Paterson–Stockmeyer carries over to this basis because the $\tilde T_n$'s satisfy the product identity

$$ \tilde T_{m+n}(x) = \tilde T_m(x)\, \tilde T_n(x) - \tilde T_{|m-n|}(x). $$

The baby and giant steps become $\tilde T_1, \ldots, \tilde T_s$ and $\tilde T_s, \tilde T_{2s}, \ldots, \tilde T_{L/2}$, built via this identity with depth-balanced splits.

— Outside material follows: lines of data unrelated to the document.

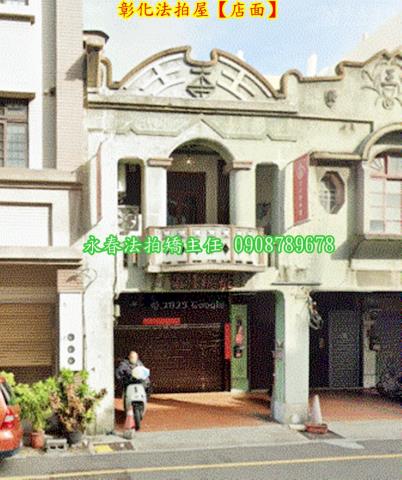 彰化市透天法拍-2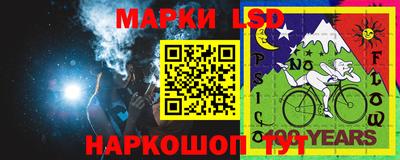гашиш Бузулук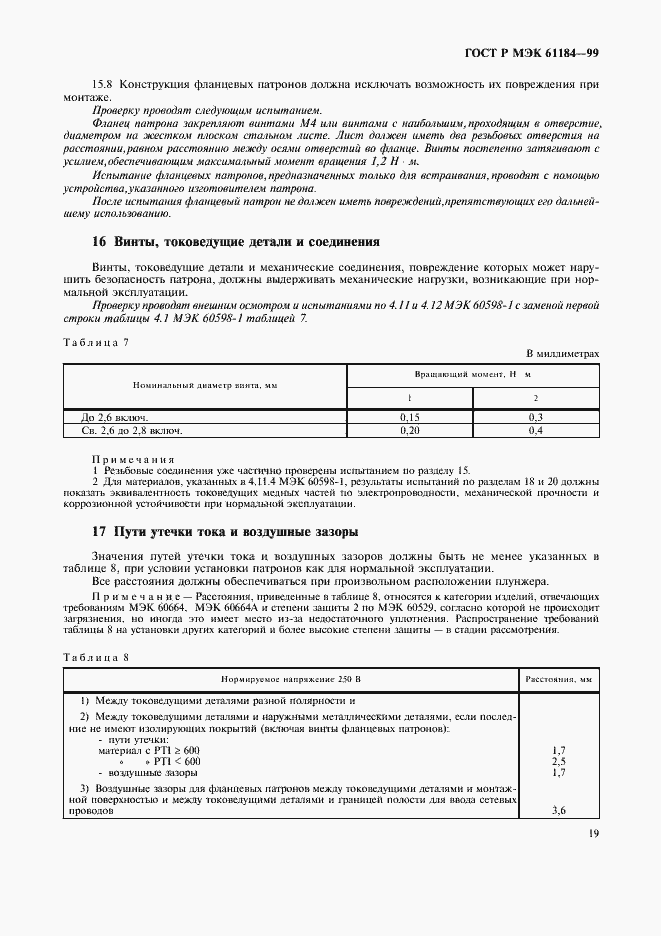Страница 22 ГОСТ Р МЭК 61184-99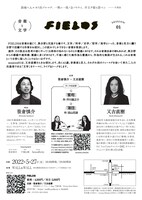 「FIELDS session01」フライヤー裏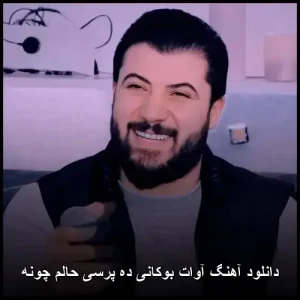 دانلود آهنگ آوات بوکانی دپرسی حالم چونه | کیفیت عالی و متن کامل دانلود آهنگ آوات بوکانی دپرسی حالم چونه | کیفیت عالی و متن کامل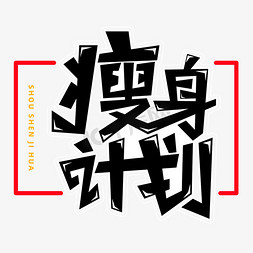 瘦身计划字体元素艺术字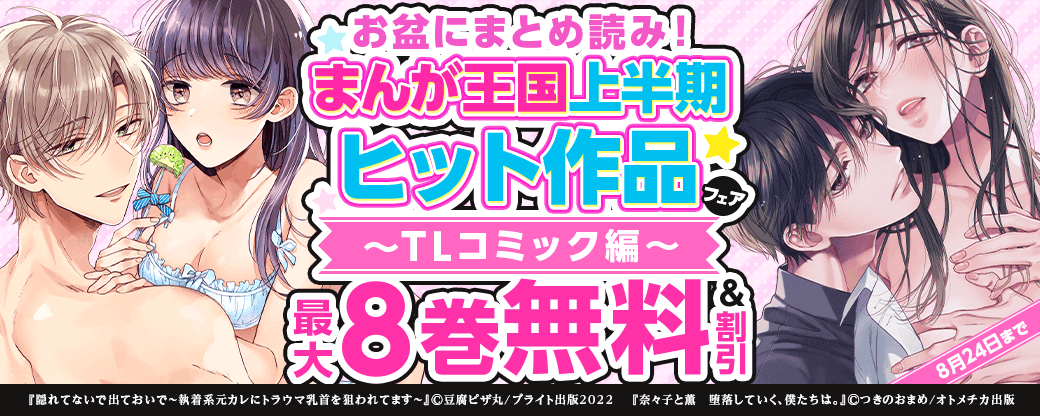 お盆にまとめ読み！まんが王国上半期ヒット作品フェア　TLコミック編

The recursive partition of $[0, d+1)$ is otherwise identical to the monomial case, but each split at $\tilde T_N$ now produces a cross-term that has to be absorbed into the lower-index coefficients:

$$ \sum_{n=N}^{2N-1} c_n\, \tilde T_n = \tilde T_N \cdot \Bigl(c_N + \sum_{j=1}^{N-1} c_{N+j}\, \tilde T_j\Bigr) - \sum_{j=1}^{N-1} c_{N+j}\, \tilde T_{N-j}. $$

The final negative sum has indices in $[1, N-1]$, which get folded into the existing coefficients of $\tilde T_1, \ldots, \tilde T_{N-1}$.

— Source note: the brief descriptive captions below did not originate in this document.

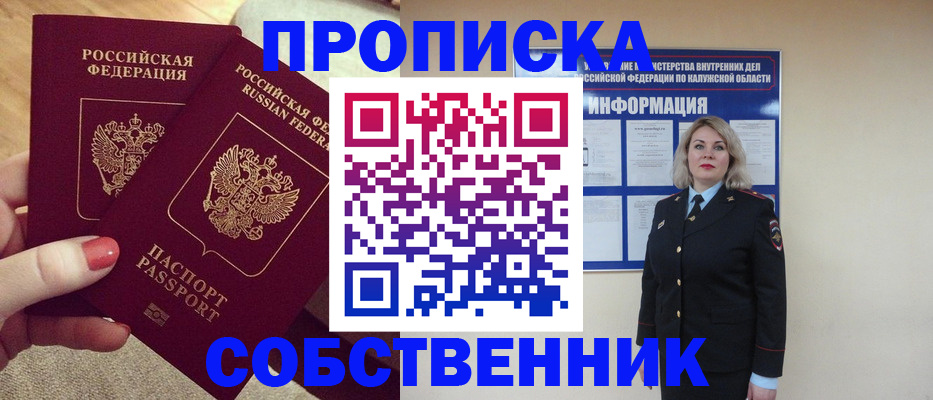 временная регистрация для школы в Гороховце
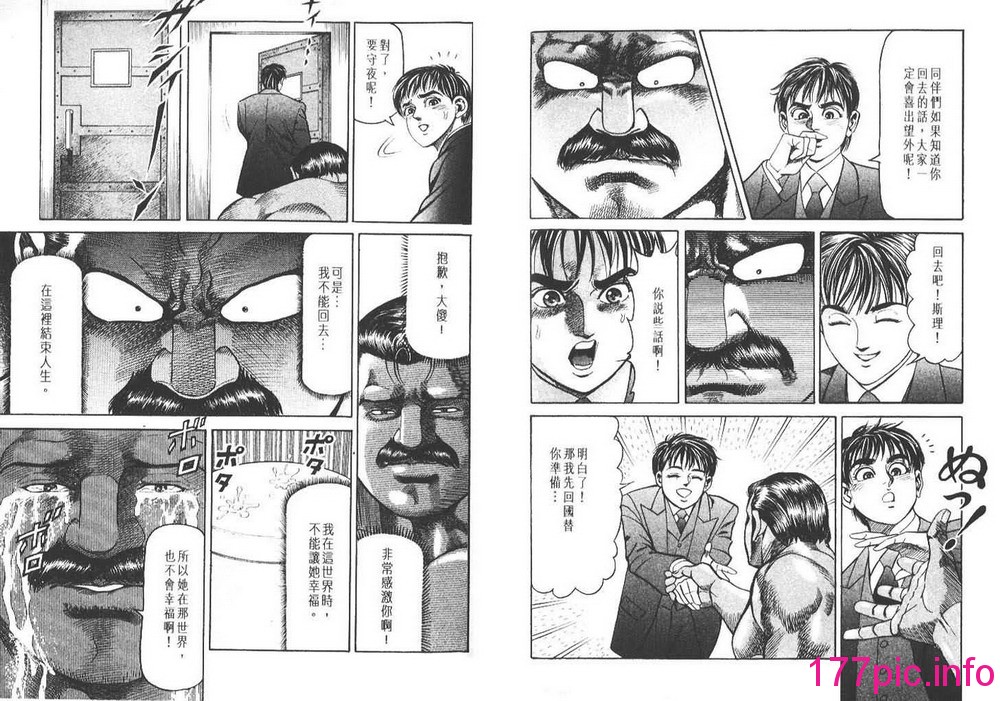 112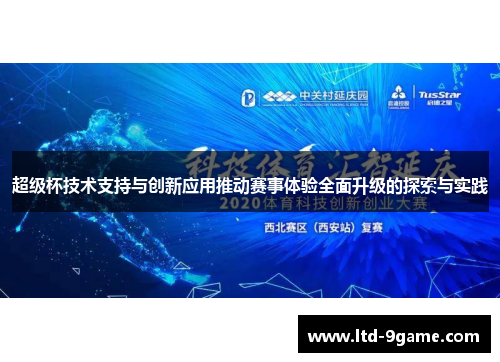 超级杯技术支持与创新应用推动赛事体验全面升级的探索与实践 超级杯技术支持与创新应用推动赛事体验全面升级的探索与实践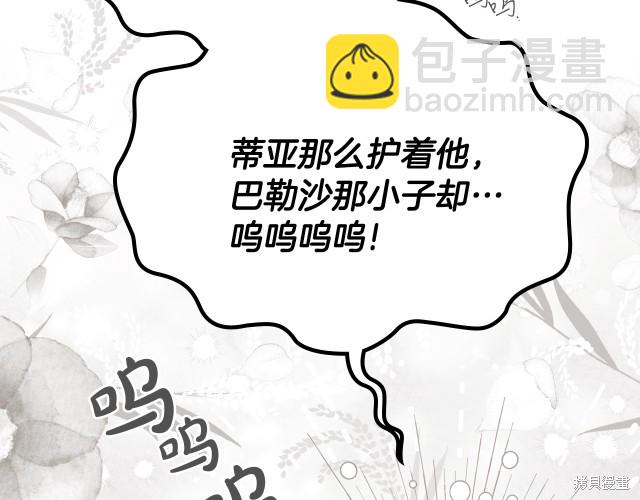 第39话168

For example, for $d = 15$ with $s = 4$, the recursion produces the expansion

$$ \begin{aligned} p(x) =\;& \gamma_0 + \gamma_1 \tilde T_1 + \gamma_2 \tilde T_2 + \gamma_3 \tilde T_3 \\ &+ (\gamma_4 + \gamma_5 \tilde T_1 + \gamma_6 \tilde T_2 + \gamma_7 \tilde T_3)\, \tilde T_4 \\ &+ \bigl[(\gamma_8 + \gamma_9 \tilde T_1 + \gamma_{10} \tilde T_2 + \gamma_{11} \tilde T_3) + \bigl(\gamma_{12} + \gamma_{13} \tilde T_1 + (\gamma_{14} + \gamma_{15} \tilde T_1)\, \tilde T_2\bigr)\, \tilde T_4\bigr]\, \tilde T_8, \end{aligned} $$

where the $\gamma_i$ are linear combinations of the $c_j$:

$$ \begin{aligned} \gamma_0 &= c_0, \\ \gamma_1 &= c_1 - c_7 + c_9 - c_{15}, \\ \gamma_2 &= c_2 - c_6 + c_{10} - c_{14}, \\ \gamma_3 &= c_3 - c_5 + c_{11} - c_{13}, \\ \gamma_4 &= c_4 - c_{12}, \\ \gamma_5 &= c_5 - c_{11}, \\ \gamma_6 &= c_6 - c_{10}, \\ \gamma_7 &= c_7 - c_9, \\ \gamma_8 &= c_8, \\ \gamma_9 &= c_9 - c_{15}, \\ \gamma_{10} &= c_{10} - c_{14}, \\ \gamma_{11} &= c_{11} - c_{13}, \\ \gamma_{12} &= c_{12}, \\ \gamma_{13} &= c_{13} - c_{15}, \\ \gamma_{14} &= c_{14}, \\ \gamma_{15} &= c_{15}. \end{aligned} $$

The encrypted runtime and depth match the monomial case, up to the extra subtraction in each Chebyshev recursion step.

Note that this basis is only numerically stable on $[-2, 2]$: outside this range, $|\tilde T_n(x)|$ grows quickly with $n$. To evaluate a polynomial stably on a different interval, the input ciphertext should first be rescaled and shifted so that its slot values land in $[-2, 2]$.

Exercise: why not use the standard Chebyshev basis $T_n$ on $[-1, 1]$ instead of $\tilde T_n$ on $[-2, 2]$?

Per-slot evaluation

The coefficients $c_i$ in either algorithm above can be plaintext vectors with different values in different slots, since they only enter as plaintext–ciphertext multiplications. Thus, it is possible to run a different polynomial on each of the $32768$ slots of $\boxed{\mathbf{v}}$ in parallel; the runtime and depth are set by the largest degree across all slots.